**REQUEST 1:**
From the disk-space thread, repeat the portion from "Nice sharing Doaa." up to and including "into your work!".
**REQUEST 2:**
In the disk-space thread, what does manish srivastava use to keep email, app, and database separate?

**PASSAGE SHOWN:**

________________

You can start from / and work yoour way down.

Bonus: du -sh * | sort -h will organize the list - but I wouldn't recommend running that at / with 100% du. It could take some time. There are some other pipes that will limit the results to the x heaviest items, too (for busy dirs).

Kevin Ard • Sep 11 '20 • Edited

Oh another one for clearing du, if you're logrotating and don't need the archives: find /var/log -type f -name "*.gz" -exec "rm -f {} ;"

I typed that on mobile, please don't copy paste lol.

Finds all the rotated .gz logs and nukes em - those add up to A LOT (esp if you're running mod_security lol)

Doaa Mahely • Sep 11 '20

Hello Kevin! Thanks for that lol.

Yes, du / took forever. I remember experimenting with a few different flags and parameters, but I'm not sure which combination I ended up using to figure out the root cause. Thanks a lot for your suggestions, I'll keep them in mind 👍

manish srivastava • Sep 6 '20

Nice sharing Doaa. Monit is good choice. I am using LXC to overcome this situation where email used 80% of available disk space. I have separate LXC containers for email , app, database. Each containers are created with profile fixing harddrive, ram , memory.

Garett Dunn • Sep 10 '20

I had some of the same reactions that others had regarding your approach and infrastructure setup. However, after taking a step back, I think at this point in your business (early startup it sounds like) and your team's expertise, you're doing just fine. We can't (and shouldn't?) all start off running kubernetes against microservices on the blockchain. I think you're doing great!

Thanks for sharing your postmortem and a transparent view into your work!

Doaa Mahely • Sep 10 '20

Thanks a lot Garett.
We can't all work using the latest tech. We're doing the best we can and slowly moving towards a more stable system and better infrastructure, but it's understandably a laborious process.
I appreciate your response :)

________________

**DATASET CONTENT:**
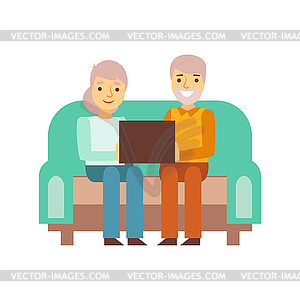 Old Couple Sitting On Sofa With Lap Top, Person - vector image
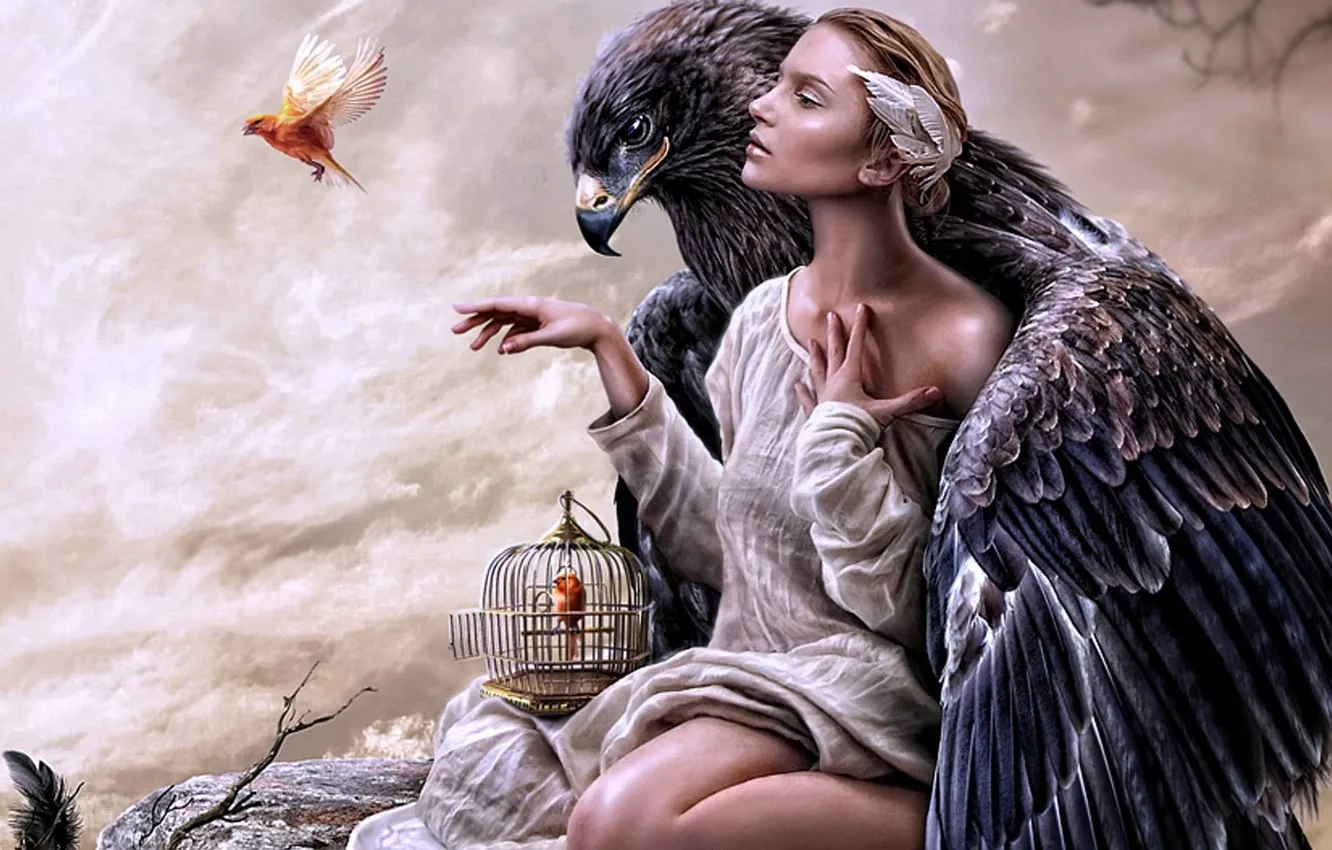 Photo wallpaper girl, bird, eagle, cell, art, eva lagnim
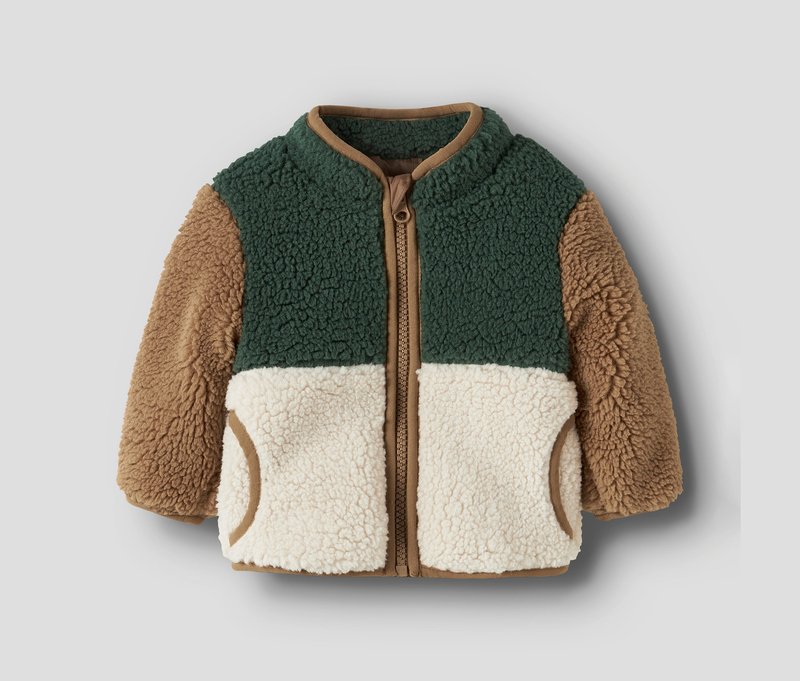 Tchibo - Name IT Teddy-Blockjacket - Baby - Gr. 74 - grün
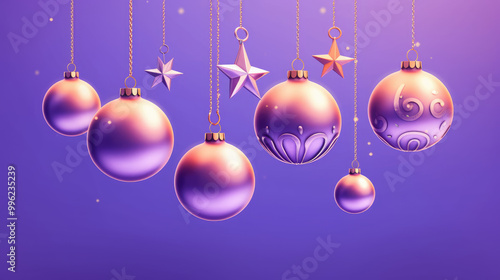 Illustration of christmas balls on a violet background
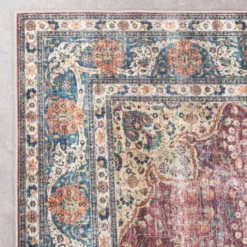 In- & Outdoor Teppich Vintage - Kairo Medaillon Bordeaux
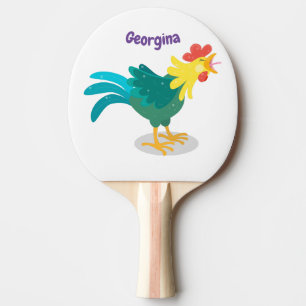 Cute, rolig tecknad i tupp pingisracket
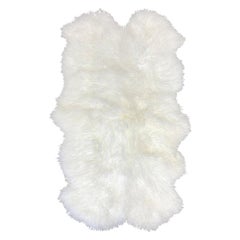 White Mongolian Fur Rug Throw - 100x170cm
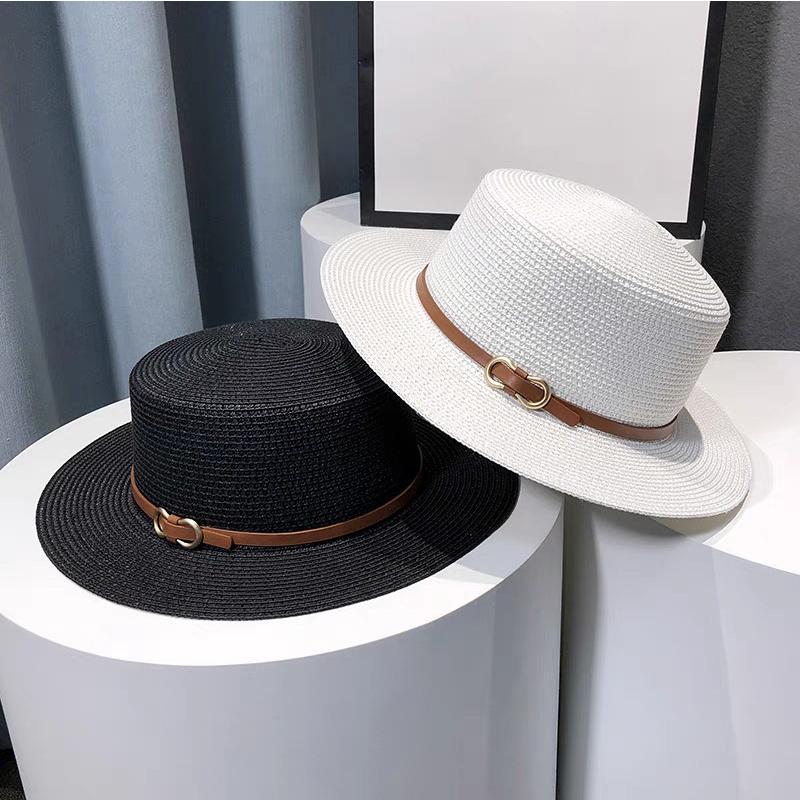 Flat Top Straw Hat Belt Accessories Leisure Summer Sunscreen Hat Women's Fashionable Beach Boater Hat Gifts 2023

________________

**OUTPUT 1:**
Nice sharing Doaa. Monit is good choice. I am using LXC to overcome this situation where email used 80% of available disk space. I have separate LXC containers for email , app, database. Each containers are created with profile fixing harddrive, ram , memory.

Garett Dunn • Sep 10 '20

I had some of the same reactions that others had regarding your approach and infrastructure setup. However, after taking a step back, I think at this point in your business (early startup it sounds like) and your team's expertise, you're doing just fine. We can't (and shouldn't?) all start off running kubernetes against microservices on the blockchain. I think you're doing great!

Thanks for sharing your postmortem and a transparent view into your work!

**OUTPUT 2:**
Separate LXC containers.